When Jones and his staff noticed Trident customers putting waste in the wrong bins, they came up with their own setup. The café now has a bin marked for trash and some counter space designated for compost and recycling, which staff sorts themselves to eliminate patrons’ confusion or carelessness.
“There are no penalties for Western Disposal or A1 Organics,” Jones says, nor for customers using the wrong bins. “Why am I the one who has to bear all the work and fines?” (While the city doesn’t issue fines for incorrect sorting, Western Disposal recently announced that they will begin rejecting collection and adding potential fees for visibly contaminated compost.)
Since compost is often the messiest waste stream to deal with, the city tries to make the collection process a little easier and cheaper for businesses through its Green Bag Giveaway program, which provides free compostable bin liners to any business that wants them.
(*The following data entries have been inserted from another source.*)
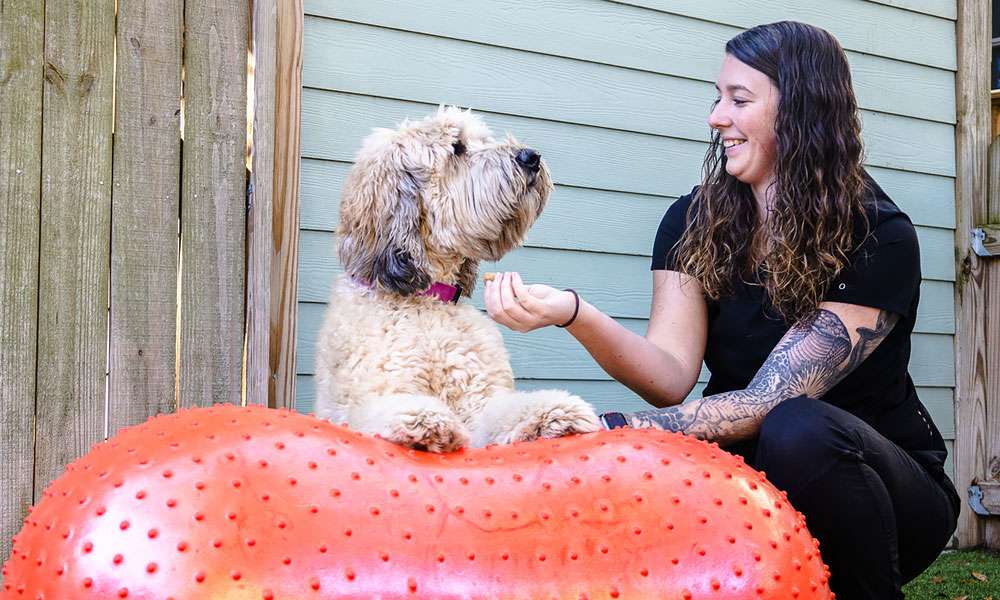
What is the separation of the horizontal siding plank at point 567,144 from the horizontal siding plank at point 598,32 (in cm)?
30

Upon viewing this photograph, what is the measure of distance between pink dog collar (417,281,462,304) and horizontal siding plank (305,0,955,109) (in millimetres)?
1475

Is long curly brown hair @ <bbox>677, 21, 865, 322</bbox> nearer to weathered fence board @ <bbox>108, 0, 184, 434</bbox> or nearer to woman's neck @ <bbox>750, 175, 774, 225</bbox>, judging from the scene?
woman's neck @ <bbox>750, 175, 774, 225</bbox>

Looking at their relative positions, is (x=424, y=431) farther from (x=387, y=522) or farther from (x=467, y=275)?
(x=467, y=275)

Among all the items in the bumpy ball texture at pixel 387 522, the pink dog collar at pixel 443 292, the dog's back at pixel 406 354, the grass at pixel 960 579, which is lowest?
the grass at pixel 960 579

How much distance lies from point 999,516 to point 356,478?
420 cm

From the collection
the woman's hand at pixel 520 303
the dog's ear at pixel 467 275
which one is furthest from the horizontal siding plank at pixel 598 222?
the woman's hand at pixel 520 303

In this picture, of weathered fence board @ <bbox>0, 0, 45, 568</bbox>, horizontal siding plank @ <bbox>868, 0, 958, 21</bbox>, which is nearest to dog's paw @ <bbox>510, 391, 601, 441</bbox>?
weathered fence board @ <bbox>0, 0, 45, 568</bbox>

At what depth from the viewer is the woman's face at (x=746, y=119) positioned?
290 centimetres

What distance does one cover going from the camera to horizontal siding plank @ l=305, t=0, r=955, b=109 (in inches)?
146

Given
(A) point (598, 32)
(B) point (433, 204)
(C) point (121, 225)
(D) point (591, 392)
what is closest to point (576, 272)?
(D) point (591, 392)

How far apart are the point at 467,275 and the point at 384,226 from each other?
32cm

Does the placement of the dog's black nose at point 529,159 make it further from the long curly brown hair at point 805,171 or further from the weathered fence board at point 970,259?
the weathered fence board at point 970,259

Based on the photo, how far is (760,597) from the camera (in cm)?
182

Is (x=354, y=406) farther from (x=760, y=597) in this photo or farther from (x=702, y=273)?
(x=702, y=273)
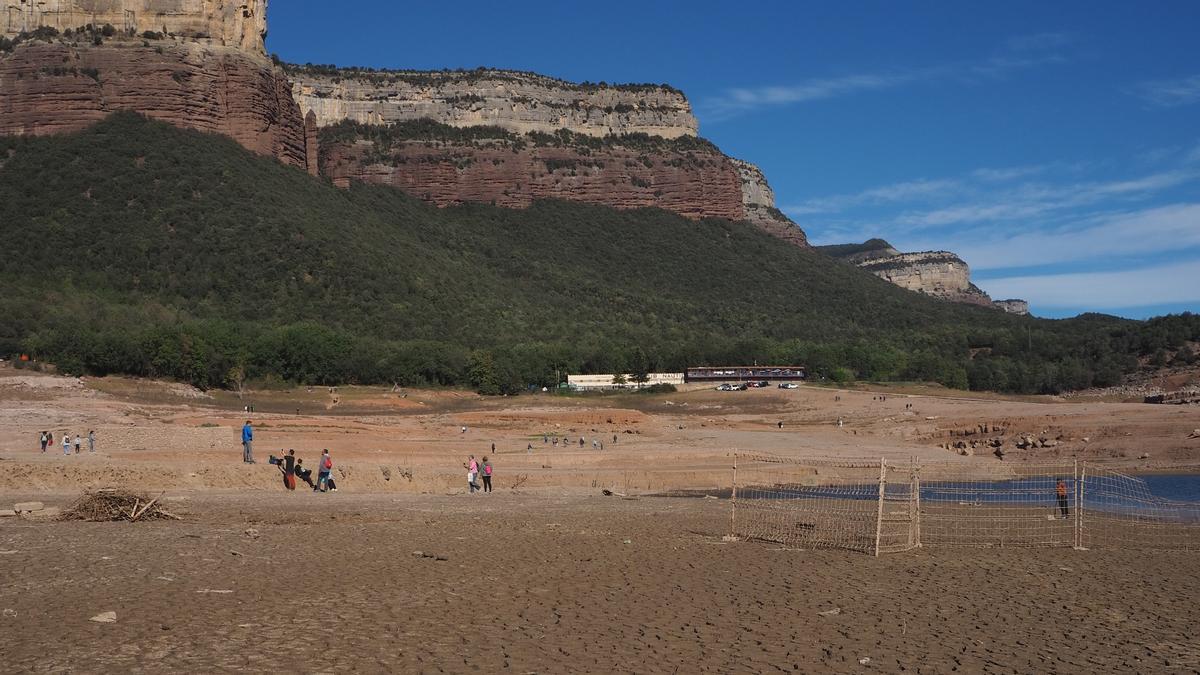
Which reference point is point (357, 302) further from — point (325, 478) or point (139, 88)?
point (325, 478)

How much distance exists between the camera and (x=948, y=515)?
23922 millimetres

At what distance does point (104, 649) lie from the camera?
9359 mm

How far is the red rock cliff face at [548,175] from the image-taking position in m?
129

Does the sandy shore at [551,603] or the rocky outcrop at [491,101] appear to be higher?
the rocky outcrop at [491,101]

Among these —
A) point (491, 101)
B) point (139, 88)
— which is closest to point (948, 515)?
point (139, 88)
Boulder offers businesses two boxes of compostable bin liners every month for at least a year, with the option to renew when they report compliance. The program is paid through revenue from the city’s 10-cent disposable bag fee at all grocery stores.
Though Briggs estimates 99 percent of businesses opt into the Green Bag Giveaway, she also knows the liners only go so far. Providing compostable takeaway materials isn’t part of Boulder’s mandate. And while many restaurants in Boulder offer compostable to-go containers and cups, many still use styrofoam ones.
In mid-2020, the city temporarily funded the Sustainable Takeout Items Subsidy with Boulder’s trash tax, giving around 90 businesses up to $1,000 to spend on compostable to-go items on a first come, first served basis. The goods came from local company Tundra Restaurant Supply.
“Some of the largest systemic changes we want to make are requiring compostable or recyclable takeout containers,” Briggs says, or even incentivising the use of reusable boxes.
A manager who oversees production and logistics for a Colorado fast-casual chain eatery with a restaurant in Boulder estimates that compostable boxes, cups and silverware are 70 percent more expensive than non-compostable ones. He asked to remain anonymous out of fear of backlash.
“Restaurants in Boulder that operate on a lower margin don’t have the option to buy compostable goods,” he says. “Boulder should take more steps to offer compostable goods if they want this to work.”
This is already on the city’s agenda. During the city council’s August 25 meeting, Boulder residents will discuss requiring compostable takeout materials at businesses.
And Boulder’s next UZWO initiative will be an educational program for customers, who are a large part of the equation in getting waste in the right place. Part of that is explaining why composting correctly matters.
“There’s a stigma around recycling and compost,” Wood, with PACE, says. A few customers have approached her during her rounds to ask about whether all of Boulder’s waste streams ultimately end up in the landfill. “People think maybe their actions don’t make a difference, and that’s an age-old problem.”